Pflege bei Adipositas

Definition
  • Adipositas, also ein krankhaftes Übergewicht, ist in der westlichen Welt die häufigste Form der Fehlernährung. Mehr als ein Viertel aller Deutschen sind adipös.
  • Zur Adipositas kommt es, wenn dauerhaft mehr Kalorien aufgenommen als verbraucht werden, also eine positive Energiebilanz vorliegt.
  • In der Mehrzahl der Fälle handelt es sich um eine sog. „primäre Adipositas“. Das Übergewicht wird durch die Kombination mehrerer Faktoren ausgelöst, also etwa durch genetische Faktoren, durch Überernährung und durch Bewegungsmangel. Deutlich seltener tritt eine sog. „sekundäre Adipositas“ auf. Diese wird von einer bestimmten Grunderkrankung verursacht, wie etwa durch Hypothyreose, durch Morbus Cushing oder durch einen Gehirntumor.
  • Adipositas liegt vor, wenn ein BMI von mindestens 30 erreicht wird.

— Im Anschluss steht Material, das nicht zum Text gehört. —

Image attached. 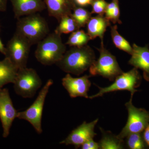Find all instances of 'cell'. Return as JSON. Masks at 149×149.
I'll use <instances>...</instances> for the list:
<instances>
[{
  "instance_id": "cell-10",
  "label": "cell",
  "mask_w": 149,
  "mask_h": 149,
  "mask_svg": "<svg viewBox=\"0 0 149 149\" xmlns=\"http://www.w3.org/2000/svg\"><path fill=\"white\" fill-rule=\"evenodd\" d=\"M18 112L15 108L7 88H0V120L3 128V136L7 138Z\"/></svg>"
},
{
  "instance_id": "cell-4",
  "label": "cell",
  "mask_w": 149,
  "mask_h": 149,
  "mask_svg": "<svg viewBox=\"0 0 149 149\" xmlns=\"http://www.w3.org/2000/svg\"><path fill=\"white\" fill-rule=\"evenodd\" d=\"M100 52V56L89 68V72L91 76L100 75L114 81L116 77L123 72L120 68L116 58L104 47L103 42L97 49Z\"/></svg>"
},
{
  "instance_id": "cell-6",
  "label": "cell",
  "mask_w": 149,
  "mask_h": 149,
  "mask_svg": "<svg viewBox=\"0 0 149 149\" xmlns=\"http://www.w3.org/2000/svg\"><path fill=\"white\" fill-rule=\"evenodd\" d=\"M13 84L16 94L27 98L35 96L42 81L35 69L26 67L18 69Z\"/></svg>"
},
{
  "instance_id": "cell-13",
  "label": "cell",
  "mask_w": 149,
  "mask_h": 149,
  "mask_svg": "<svg viewBox=\"0 0 149 149\" xmlns=\"http://www.w3.org/2000/svg\"><path fill=\"white\" fill-rule=\"evenodd\" d=\"M14 17L17 19L22 17L39 13L45 9L44 0H10Z\"/></svg>"
},
{
  "instance_id": "cell-24",
  "label": "cell",
  "mask_w": 149,
  "mask_h": 149,
  "mask_svg": "<svg viewBox=\"0 0 149 149\" xmlns=\"http://www.w3.org/2000/svg\"><path fill=\"white\" fill-rule=\"evenodd\" d=\"M125 146L130 149H145L149 148L144 141L142 133H134L126 136Z\"/></svg>"
},
{
  "instance_id": "cell-12",
  "label": "cell",
  "mask_w": 149,
  "mask_h": 149,
  "mask_svg": "<svg viewBox=\"0 0 149 149\" xmlns=\"http://www.w3.org/2000/svg\"><path fill=\"white\" fill-rule=\"evenodd\" d=\"M91 75H85L79 77H73L68 73L62 80V85L71 98L84 97L89 98L88 92L91 85L89 78Z\"/></svg>"
},
{
  "instance_id": "cell-15",
  "label": "cell",
  "mask_w": 149,
  "mask_h": 149,
  "mask_svg": "<svg viewBox=\"0 0 149 149\" xmlns=\"http://www.w3.org/2000/svg\"><path fill=\"white\" fill-rule=\"evenodd\" d=\"M49 16L58 22L65 15H71L75 6L72 0H44Z\"/></svg>"
},
{
  "instance_id": "cell-22",
  "label": "cell",
  "mask_w": 149,
  "mask_h": 149,
  "mask_svg": "<svg viewBox=\"0 0 149 149\" xmlns=\"http://www.w3.org/2000/svg\"><path fill=\"white\" fill-rule=\"evenodd\" d=\"M104 15L114 24L122 23L120 19V11L118 0H112L111 2L108 4Z\"/></svg>"
},
{
  "instance_id": "cell-11",
  "label": "cell",
  "mask_w": 149,
  "mask_h": 149,
  "mask_svg": "<svg viewBox=\"0 0 149 149\" xmlns=\"http://www.w3.org/2000/svg\"><path fill=\"white\" fill-rule=\"evenodd\" d=\"M98 120V118H97L88 123L84 121L72 130L66 139L61 141L60 144H64L66 146L73 145L75 148H80L85 142L90 139H94L97 135L94 129Z\"/></svg>"
},
{
  "instance_id": "cell-8",
  "label": "cell",
  "mask_w": 149,
  "mask_h": 149,
  "mask_svg": "<svg viewBox=\"0 0 149 149\" xmlns=\"http://www.w3.org/2000/svg\"><path fill=\"white\" fill-rule=\"evenodd\" d=\"M132 100L130 98L125 104L128 110V118L125 126L118 135L121 139H124L131 133H142L149 124V111L134 106Z\"/></svg>"
},
{
  "instance_id": "cell-26",
  "label": "cell",
  "mask_w": 149,
  "mask_h": 149,
  "mask_svg": "<svg viewBox=\"0 0 149 149\" xmlns=\"http://www.w3.org/2000/svg\"><path fill=\"white\" fill-rule=\"evenodd\" d=\"M80 148L82 149H100V146L99 143L95 142L92 139L85 142Z\"/></svg>"
},
{
  "instance_id": "cell-20",
  "label": "cell",
  "mask_w": 149,
  "mask_h": 149,
  "mask_svg": "<svg viewBox=\"0 0 149 149\" xmlns=\"http://www.w3.org/2000/svg\"><path fill=\"white\" fill-rule=\"evenodd\" d=\"M58 22V26L56 28L54 32L60 35L71 33L80 29L76 22L70 15L63 17Z\"/></svg>"
},
{
  "instance_id": "cell-9",
  "label": "cell",
  "mask_w": 149,
  "mask_h": 149,
  "mask_svg": "<svg viewBox=\"0 0 149 149\" xmlns=\"http://www.w3.org/2000/svg\"><path fill=\"white\" fill-rule=\"evenodd\" d=\"M32 46L27 39L15 32L6 47L5 56L18 69L26 67Z\"/></svg>"
},
{
  "instance_id": "cell-21",
  "label": "cell",
  "mask_w": 149,
  "mask_h": 149,
  "mask_svg": "<svg viewBox=\"0 0 149 149\" xmlns=\"http://www.w3.org/2000/svg\"><path fill=\"white\" fill-rule=\"evenodd\" d=\"M90 40L91 38L88 33L79 29L71 33L65 44L70 47H82L87 45Z\"/></svg>"
},
{
  "instance_id": "cell-1",
  "label": "cell",
  "mask_w": 149,
  "mask_h": 149,
  "mask_svg": "<svg viewBox=\"0 0 149 149\" xmlns=\"http://www.w3.org/2000/svg\"><path fill=\"white\" fill-rule=\"evenodd\" d=\"M95 61L94 51L90 46L86 45L72 47L66 51L56 64L64 72L78 76L89 69Z\"/></svg>"
},
{
  "instance_id": "cell-28",
  "label": "cell",
  "mask_w": 149,
  "mask_h": 149,
  "mask_svg": "<svg viewBox=\"0 0 149 149\" xmlns=\"http://www.w3.org/2000/svg\"><path fill=\"white\" fill-rule=\"evenodd\" d=\"M143 134L144 141L149 148V124L144 130Z\"/></svg>"
},
{
  "instance_id": "cell-29",
  "label": "cell",
  "mask_w": 149,
  "mask_h": 149,
  "mask_svg": "<svg viewBox=\"0 0 149 149\" xmlns=\"http://www.w3.org/2000/svg\"><path fill=\"white\" fill-rule=\"evenodd\" d=\"M8 0H0V12L6 10Z\"/></svg>"
},
{
  "instance_id": "cell-18",
  "label": "cell",
  "mask_w": 149,
  "mask_h": 149,
  "mask_svg": "<svg viewBox=\"0 0 149 149\" xmlns=\"http://www.w3.org/2000/svg\"><path fill=\"white\" fill-rule=\"evenodd\" d=\"M102 138L99 142L100 149H122L125 147L123 139L113 134L110 131H106L100 128Z\"/></svg>"
},
{
  "instance_id": "cell-14",
  "label": "cell",
  "mask_w": 149,
  "mask_h": 149,
  "mask_svg": "<svg viewBox=\"0 0 149 149\" xmlns=\"http://www.w3.org/2000/svg\"><path fill=\"white\" fill-rule=\"evenodd\" d=\"M133 52L128 63L134 68L143 71L144 79L149 81V49L148 45L140 47L134 44Z\"/></svg>"
},
{
  "instance_id": "cell-27",
  "label": "cell",
  "mask_w": 149,
  "mask_h": 149,
  "mask_svg": "<svg viewBox=\"0 0 149 149\" xmlns=\"http://www.w3.org/2000/svg\"><path fill=\"white\" fill-rule=\"evenodd\" d=\"M93 1V0H72L75 6L81 7L91 5Z\"/></svg>"
},
{
  "instance_id": "cell-5",
  "label": "cell",
  "mask_w": 149,
  "mask_h": 149,
  "mask_svg": "<svg viewBox=\"0 0 149 149\" xmlns=\"http://www.w3.org/2000/svg\"><path fill=\"white\" fill-rule=\"evenodd\" d=\"M142 77L138 69L134 68L130 71L123 72L116 77L112 84L105 88L99 89L98 93L95 95L90 96L89 98L93 99L99 97H102L106 93L121 91H129L131 94V97H133L134 93L138 92L136 88L141 85Z\"/></svg>"
},
{
  "instance_id": "cell-7",
  "label": "cell",
  "mask_w": 149,
  "mask_h": 149,
  "mask_svg": "<svg viewBox=\"0 0 149 149\" xmlns=\"http://www.w3.org/2000/svg\"><path fill=\"white\" fill-rule=\"evenodd\" d=\"M53 84L52 80H48L40 91L34 103L26 110L18 112L17 113V118L29 122L38 134H41L42 132V118L44 104L49 89Z\"/></svg>"
},
{
  "instance_id": "cell-3",
  "label": "cell",
  "mask_w": 149,
  "mask_h": 149,
  "mask_svg": "<svg viewBox=\"0 0 149 149\" xmlns=\"http://www.w3.org/2000/svg\"><path fill=\"white\" fill-rule=\"evenodd\" d=\"M17 20L15 32L27 39L32 45L38 44L49 34L47 22L39 13L22 17Z\"/></svg>"
},
{
  "instance_id": "cell-30",
  "label": "cell",
  "mask_w": 149,
  "mask_h": 149,
  "mask_svg": "<svg viewBox=\"0 0 149 149\" xmlns=\"http://www.w3.org/2000/svg\"><path fill=\"white\" fill-rule=\"evenodd\" d=\"M0 52L4 55H6V47H5L1 39H0Z\"/></svg>"
},
{
  "instance_id": "cell-2",
  "label": "cell",
  "mask_w": 149,
  "mask_h": 149,
  "mask_svg": "<svg viewBox=\"0 0 149 149\" xmlns=\"http://www.w3.org/2000/svg\"><path fill=\"white\" fill-rule=\"evenodd\" d=\"M35 56L39 62L45 65L56 64L66 51L61 35L54 32L49 34L37 44Z\"/></svg>"
},
{
  "instance_id": "cell-17",
  "label": "cell",
  "mask_w": 149,
  "mask_h": 149,
  "mask_svg": "<svg viewBox=\"0 0 149 149\" xmlns=\"http://www.w3.org/2000/svg\"><path fill=\"white\" fill-rule=\"evenodd\" d=\"M18 69L8 58L0 61V88L10 83H13Z\"/></svg>"
},
{
  "instance_id": "cell-16",
  "label": "cell",
  "mask_w": 149,
  "mask_h": 149,
  "mask_svg": "<svg viewBox=\"0 0 149 149\" xmlns=\"http://www.w3.org/2000/svg\"><path fill=\"white\" fill-rule=\"evenodd\" d=\"M87 25V33L91 40L99 37L103 42L105 32L107 28L111 26V23L104 15H97L91 17Z\"/></svg>"
},
{
  "instance_id": "cell-23",
  "label": "cell",
  "mask_w": 149,
  "mask_h": 149,
  "mask_svg": "<svg viewBox=\"0 0 149 149\" xmlns=\"http://www.w3.org/2000/svg\"><path fill=\"white\" fill-rule=\"evenodd\" d=\"M71 16L80 28L85 27L91 17L92 13L83 7L75 6Z\"/></svg>"
},
{
  "instance_id": "cell-25",
  "label": "cell",
  "mask_w": 149,
  "mask_h": 149,
  "mask_svg": "<svg viewBox=\"0 0 149 149\" xmlns=\"http://www.w3.org/2000/svg\"><path fill=\"white\" fill-rule=\"evenodd\" d=\"M108 4L105 0H93L91 4L92 7L91 13L92 14H97L98 15H104Z\"/></svg>"
},
{
  "instance_id": "cell-19",
  "label": "cell",
  "mask_w": 149,
  "mask_h": 149,
  "mask_svg": "<svg viewBox=\"0 0 149 149\" xmlns=\"http://www.w3.org/2000/svg\"><path fill=\"white\" fill-rule=\"evenodd\" d=\"M117 25L115 24L111 27V34L113 42L116 48L131 55L133 52V47L130 43L118 33Z\"/></svg>"
}]
</instances>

Abhängig vom BMI wird der Ernährungszustand in unterschiedliche Stufen unterteilt:
    • Starkes Untergewicht < 16
    • Mäßiges Untergewicht 16 bis 17
    • Leichtes Untergewicht 17 bis 18,5
    • Normalgewicht 18,5 bis 25
    • Präadipositas 25 bis 30
    • Adipositas Grad I 30 bis 35
    • Adipositas Grad II 35 bis 40
    • Adipositas Grad III > 40
  • Falls Adipositas, Hypertonie, Fettstoffwechselstörungen und Diabetes gemeinsam auftreten, handelt es sich um ein metabolisches Syndrom oder auch „tödliches Quartett“. Da sich diese Faktoren gegenseitig verstärken, erhöht sich das Risiko für einen Herzinfarkt um das Vierfache.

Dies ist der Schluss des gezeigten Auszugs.